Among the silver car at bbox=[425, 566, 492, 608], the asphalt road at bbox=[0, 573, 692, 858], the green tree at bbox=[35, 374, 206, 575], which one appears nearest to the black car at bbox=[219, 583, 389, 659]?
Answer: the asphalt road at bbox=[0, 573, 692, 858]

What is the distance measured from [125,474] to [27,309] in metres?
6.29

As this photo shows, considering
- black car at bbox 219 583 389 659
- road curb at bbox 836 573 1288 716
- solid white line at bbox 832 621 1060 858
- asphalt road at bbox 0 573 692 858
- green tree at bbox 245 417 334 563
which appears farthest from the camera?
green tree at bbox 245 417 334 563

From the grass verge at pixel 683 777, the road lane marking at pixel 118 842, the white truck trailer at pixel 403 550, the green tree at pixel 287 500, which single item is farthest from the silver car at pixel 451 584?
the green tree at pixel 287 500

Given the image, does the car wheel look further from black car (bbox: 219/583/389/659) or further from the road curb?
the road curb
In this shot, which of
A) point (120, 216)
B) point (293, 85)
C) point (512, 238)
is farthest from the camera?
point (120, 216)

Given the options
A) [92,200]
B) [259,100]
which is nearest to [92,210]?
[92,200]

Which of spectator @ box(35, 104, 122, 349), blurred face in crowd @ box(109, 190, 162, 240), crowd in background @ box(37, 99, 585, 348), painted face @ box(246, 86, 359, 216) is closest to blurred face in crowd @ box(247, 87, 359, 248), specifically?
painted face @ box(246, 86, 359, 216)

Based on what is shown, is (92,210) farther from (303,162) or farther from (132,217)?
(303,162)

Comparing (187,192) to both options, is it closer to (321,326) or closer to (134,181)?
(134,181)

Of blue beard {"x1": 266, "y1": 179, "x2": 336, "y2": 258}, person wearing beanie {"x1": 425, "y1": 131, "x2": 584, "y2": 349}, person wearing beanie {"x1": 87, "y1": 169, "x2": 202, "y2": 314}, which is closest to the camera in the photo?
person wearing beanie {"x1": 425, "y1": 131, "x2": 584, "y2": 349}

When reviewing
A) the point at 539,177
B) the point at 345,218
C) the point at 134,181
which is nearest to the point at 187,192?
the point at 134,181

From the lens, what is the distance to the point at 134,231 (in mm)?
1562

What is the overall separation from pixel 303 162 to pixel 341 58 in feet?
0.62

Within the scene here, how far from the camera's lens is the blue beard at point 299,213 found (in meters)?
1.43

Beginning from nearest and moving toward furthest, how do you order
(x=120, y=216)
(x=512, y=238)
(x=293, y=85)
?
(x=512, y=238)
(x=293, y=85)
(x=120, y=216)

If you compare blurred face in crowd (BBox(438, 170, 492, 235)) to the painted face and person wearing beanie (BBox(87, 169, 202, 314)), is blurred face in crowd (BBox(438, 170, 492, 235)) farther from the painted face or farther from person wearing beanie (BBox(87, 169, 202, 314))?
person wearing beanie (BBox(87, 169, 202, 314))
____________________
> [Instruction]: Copy the listing above, replacing "spectator" with "onlooker" and keeping everything else the same.

> [Correct answer]:
Among the silver car at bbox=[425, 566, 492, 608], the asphalt road at bbox=[0, 573, 692, 858], the green tree at bbox=[35, 374, 206, 575], which one appears nearest to the black car at bbox=[219, 583, 389, 659]?
Answer: the asphalt road at bbox=[0, 573, 692, 858]

What is the distance measured from [125,474] to [27,309] in metres?
6.29

As this photo shows, considering
- black car at bbox 219 583 389 659
- road curb at bbox 836 573 1288 716
- solid white line at bbox 832 621 1060 858
- asphalt road at bbox 0 573 692 858
- green tree at bbox 245 417 334 563
which appears farthest from the camera?
green tree at bbox 245 417 334 563

From the grass verge at pixel 683 777, the road lane marking at pixel 118 842, the white truck trailer at pixel 403 550, the green tree at pixel 287 500, which single item is farthest from the silver car at pixel 451 584?
the green tree at pixel 287 500

Given the image, does the car wheel look further from black car (bbox: 219/583/389/659) or further from the road curb?
the road curb
In this shot, which of
A) point (120, 216)
B) point (293, 85)
C) point (512, 238)
is farthest from the camera?
point (120, 216)

Given the options
A) [92,200]
B) [259,100]
which is nearest to [92,210]?
[92,200]

Which of onlooker @ box(35, 104, 122, 349), blurred face in crowd @ box(109, 190, 162, 240), crowd in background @ box(37, 99, 585, 348), painted face @ box(246, 86, 359, 216) is closest to blurred face in crowd @ box(247, 87, 359, 248), specifically?
painted face @ box(246, 86, 359, 216)

Based on what is shown, is (92,210) farther from (303,162) or farther from (132,217)?
(303,162)

Comparing (187,192) to both options, is it closer to (321,326) or closer to (134,181)?
(134,181)

Of blue beard {"x1": 266, "y1": 179, "x2": 336, "y2": 258}, person wearing beanie {"x1": 425, "y1": 131, "x2": 584, "y2": 349}, person wearing beanie {"x1": 87, "y1": 169, "x2": 202, "y2": 314}, which is closest to the camera in the photo?
person wearing beanie {"x1": 425, "y1": 131, "x2": 584, "y2": 349}

When reviewing
A) the point at 539,177
B) the point at 345,218
C) the point at 134,181
which is nearest to the point at 187,192?
the point at 134,181

From the lens, what is the distance to the point at 134,231 (in mm)?
1562

What is the overall separation from pixel 303 162 to pixel 341 58 in feet?
0.62

Within the scene here, how far from the camera's lens is the blue beard at point 299,213 found (in meters)?
1.43

Beginning from nearest and moving toward furthest, how do you order
(x=120, y=216)
(x=512, y=238)
(x=293, y=85)
?
(x=512, y=238)
(x=293, y=85)
(x=120, y=216)

If you compare blurred face in crowd (BBox(438, 170, 492, 235)) to the painted face and person wearing beanie (BBox(87, 169, 202, 314)), is blurred face in crowd (BBox(438, 170, 492, 235)) farther from the painted face or farther from person wearing beanie (BBox(87, 169, 202, 314))?
person wearing beanie (BBox(87, 169, 202, 314))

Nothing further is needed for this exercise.